Unfazed by Greece, some fund managers stay bullish on Europe

Unfazed by Greece, some fund managers stay bullish on Europe

Dado Ruvic

NEW YORK (Reuters) - (This version of the story corrects title of analyst in second paragraph, shows Thornburg has reduced, not eliminated currency in 10th paragraph.)

The prospect of Greece defaulting on its debt has long been viewed as the recipe for a global stock market disaster. Yet some fund managers are prospering by ignoring the risks of another financial crisis and moving more money into European stocks.

The $11.5 billion Thornburg International Value fund increased the percentage of European stocks such as French materials maker Compagnie de Saint-Gobain and French construction company Vinci by 10 percentage points since the end of 2014, making European stocks 65 percent of its total assets, said Brian Burrell, an analyst at the fund.

Now, its reaping the rewards: with broad European stock markets up by 15 percent or more for the year to date, the fund is up 17.1 percent over the same time, a performance that ranks among the best international funds and leaves the 2.5 percent gain in U.S. stocks far behind.

At a time when the average international fund tracked by Lipper has dropped its holdings of European stocks by 1 percentage point, to an average of 43 percent, funds like Thornburg International that went the other way are outperforming.

Now, with Greece and the so-called "Troika" of primary creditors - the European Commission, the European Central Bank and the International Monetary Fund - once again at an impasse, several of these fund managers say that they are ready to double down on European stocks should the market start to sell-off if Greece does indeed default.

"People are starting to react to headlines, and that's when we start buying," said Michael Testorf, a co-portfolio manager of the $53.8 million RSQ International Equity fund.

REASONS FOR BULLISHNESS

Chief among their reasons for bullishness: the conviction that Greece's debt standoff, now drawn out for four years, has given Europe's financial system enough time to prepare, preventing the sort of panic that sent stocks tumbling in 2008 when Lehman Brothers fell.

At the same time, the European Central Bank has expanded its quantitative easing program to lower interest rates, helping spur economic growth and leading to an 11 percent drop in the euro against the dollar in the first quarter.
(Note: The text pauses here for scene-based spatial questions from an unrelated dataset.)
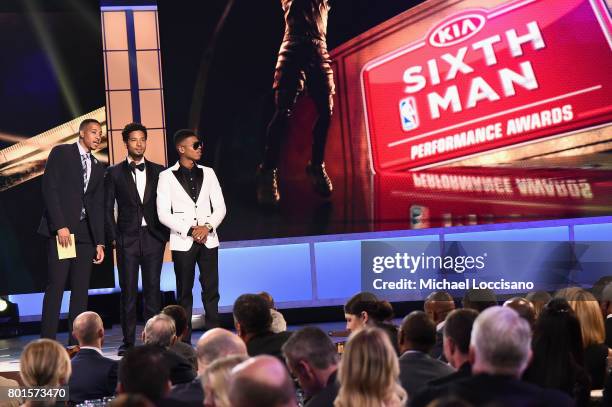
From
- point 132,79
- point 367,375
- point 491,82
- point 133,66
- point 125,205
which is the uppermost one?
point 133,66

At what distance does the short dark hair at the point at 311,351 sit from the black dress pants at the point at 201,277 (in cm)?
317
Combined with lower oil prices, the ECB now expects eurozone GDP to grow by 1.5 percentage points in 2015 and 1.9 percentage points in 2016. The eurozone economy rose by an annual rate of 1 percent in the most recent quarter.

To be sure, the significant decline in the value of the euro has eaten into the returns for some dollar-based investors. Burrell said that Thornburg had partial currency hedges in place during the early part of the first quarter, but that it has reduced its hedging after the euro's decline.
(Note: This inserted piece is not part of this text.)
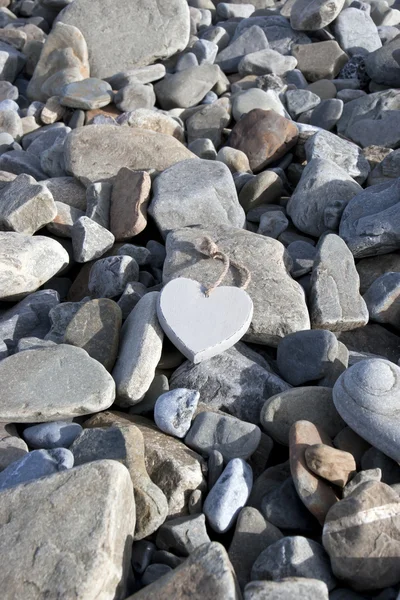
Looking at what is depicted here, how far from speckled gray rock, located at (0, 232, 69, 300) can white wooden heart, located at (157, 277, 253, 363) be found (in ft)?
2.16

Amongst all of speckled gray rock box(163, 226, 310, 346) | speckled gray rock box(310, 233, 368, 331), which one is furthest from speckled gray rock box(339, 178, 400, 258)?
speckled gray rock box(163, 226, 310, 346)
Testorf, whose fund has been trimming its holdings of Japanese stocks to have cash available to buy European stocks on declines, is planning on increasing his holdings of Italian banks such as Intesa Sanpaolo and Banca Popolare di Milano in the event of a selloff. Both companies should benefit from increased consolidation in the Italian banking sector over the next 12 months, he said, which will give the companies more pricing power.

"We've been long-term believers in the repair of Europe, and you're starting to see it in the economic numbers. We are confident that you're going to see GDP growth of over 2 percent in the eurozone by 2016," he said.

A Greek default would also likely lead to an immediate recession in the country, muting the appeal of anti-austerity movements in Spain and Italy, he added.

Not all fund managers that have benefited from Europe's stock rally are as optimistic, however.

Michael Allison, a co-portfolio manager of the $423 million Eaton Vance Global Dividend fund, increased his stake in European stocks by 64 percent between the end of 2014 and April. Yet much of that move was timed to capture annual dividend payments, and not indicative of his long-term outlook for Europe, he said, adding that the fund has since sold some of its European holdings.

"With Greece, who knows what could happen. You could have a very unpleasant outcome for investors, and we don't try to position ourselves with macro outcomes in mind," he said.

Burrell, the Thornburg fund manager, said that he is not overly concerned that a Greek default would affect his holdings in companies such as wealth manager UBS or Telecom Italia.

Instead, he's looking for signs that the European economy is truly improving before he decides to significantly increase his positions from here.

"We're in the phase where need to see fundamental growth kick in. If that happens, then these stocks are still quite compelling valuation-wise," he said.